Thursday, May 15, 2008

Chowder head

Somewhere I heard about this book, Cod: A Biography of the Fish That Changed the World by Mark Kurlansky, and thought it might be a good recommendation for the Drinking & Reading Society, it being about the natural world and man’s relationship to it and all. Fortunately, I listened to it on tape first. There are way too many recipes and pointless meandering interviews with former Labradorean fishermen and not enough science or even history.

The only real lesson is to remember that people not so long ago thought cod were inexhaustible – like the buffalo, the northern forests, and hundreds of other inexhaustible resources that now stand exhausted. I suppose it’s useful to have one more example, but haven’t we learned this lesson yet? I suppose not; while changing tapes I happened to catch Rush Limbaugh’s daily rant to the effect that “People, there is no such thing as global warming. Humans aren’t doing anything to harm the planet.” Maybe he should read Cod.

But, so you don’t have to, I have included this 5-star review off the Amazon website from Cloudia in Seattle:
There's a cartoon in Matt Groening, the nine types of professors. One is the single-minded type, as in "The country that controls magnesium controls the world!" His main drawback is that he could be right. Cod sort of reminds me of that.

You may not have known how important or popular this particular fish was to most of our ancestors in Western civilization, but, according Kurlansky, Cod was practically like bread. It was easy to fish, there was a ton of it, and once Europeans learned the various ways of drying it (with cold and/or salt) all people could think about was trading this staple. Yes, Kurlansky's book is single-minded, and at times you might forget this is a fish tale. When the Vikings found America, what where they looking for? And how did they manage to sustain themselves through the long ocean voyage? The answers are of course, cod. Kurlansky also has a few outlandish things to say about another favorite topic of his, the Basque, who it appears had been regularly fishing for Cod in Newfoundland long before Columbus found America. They were really good at keeping a secret, you see.

Fortunately, there's a serious, or, at least more socially acceptable side, to Kurlansky's fish story. The fishing trade really is threatened. You can no longer practically walk on Atlantic cod. Even Icelanders who found their entire economy changing from one of sustenance to a first world service economy, during the two world wars, have a difficult time protecting their dwindling stock. If Aldous Huxley's grandfather, Thomas, asserted in the 19th century that cod would never become extinct, it was only because he could not imagine the rapid technological changes which would turn fishing into harvesting, and the classic practice of drying fish into freezing it, on board the fishing boats themselves. Good-bye bacalao, hello fishsticks.
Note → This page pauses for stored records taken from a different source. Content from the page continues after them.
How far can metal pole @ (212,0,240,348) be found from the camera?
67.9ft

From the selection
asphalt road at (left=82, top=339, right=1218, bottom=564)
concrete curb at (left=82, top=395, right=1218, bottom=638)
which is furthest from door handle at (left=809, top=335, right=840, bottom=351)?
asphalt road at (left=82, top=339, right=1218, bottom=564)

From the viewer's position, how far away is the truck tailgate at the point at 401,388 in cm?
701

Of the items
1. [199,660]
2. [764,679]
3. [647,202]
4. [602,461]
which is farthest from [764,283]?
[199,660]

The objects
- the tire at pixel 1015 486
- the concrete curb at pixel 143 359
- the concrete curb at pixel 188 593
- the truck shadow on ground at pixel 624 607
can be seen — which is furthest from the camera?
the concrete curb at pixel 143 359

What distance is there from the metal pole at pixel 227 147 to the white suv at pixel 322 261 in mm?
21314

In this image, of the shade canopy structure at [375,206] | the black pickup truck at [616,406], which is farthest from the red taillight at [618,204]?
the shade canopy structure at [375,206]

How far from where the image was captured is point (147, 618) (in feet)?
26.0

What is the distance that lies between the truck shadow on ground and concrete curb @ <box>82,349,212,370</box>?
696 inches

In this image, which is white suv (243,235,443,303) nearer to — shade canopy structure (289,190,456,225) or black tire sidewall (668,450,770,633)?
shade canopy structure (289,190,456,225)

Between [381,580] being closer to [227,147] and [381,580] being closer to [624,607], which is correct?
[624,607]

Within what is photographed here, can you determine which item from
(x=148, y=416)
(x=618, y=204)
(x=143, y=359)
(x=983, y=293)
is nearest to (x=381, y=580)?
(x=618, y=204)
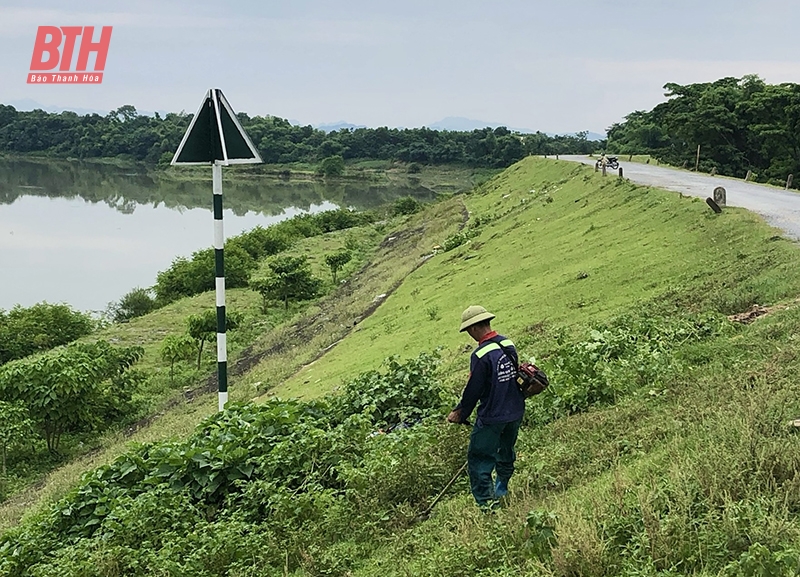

It's a sad tale as ways of life dwindle and change, and even the very essentials of human existence that have lasted for thousands of years go unheard of by the post-industrial society. But are we really evolving into something better? Kurlansky peppers his narrative with quotes from notables throughout the ages and interesting, if often archaic, recipes.
OK, so now you don’t have to read the book unless you really, really want to.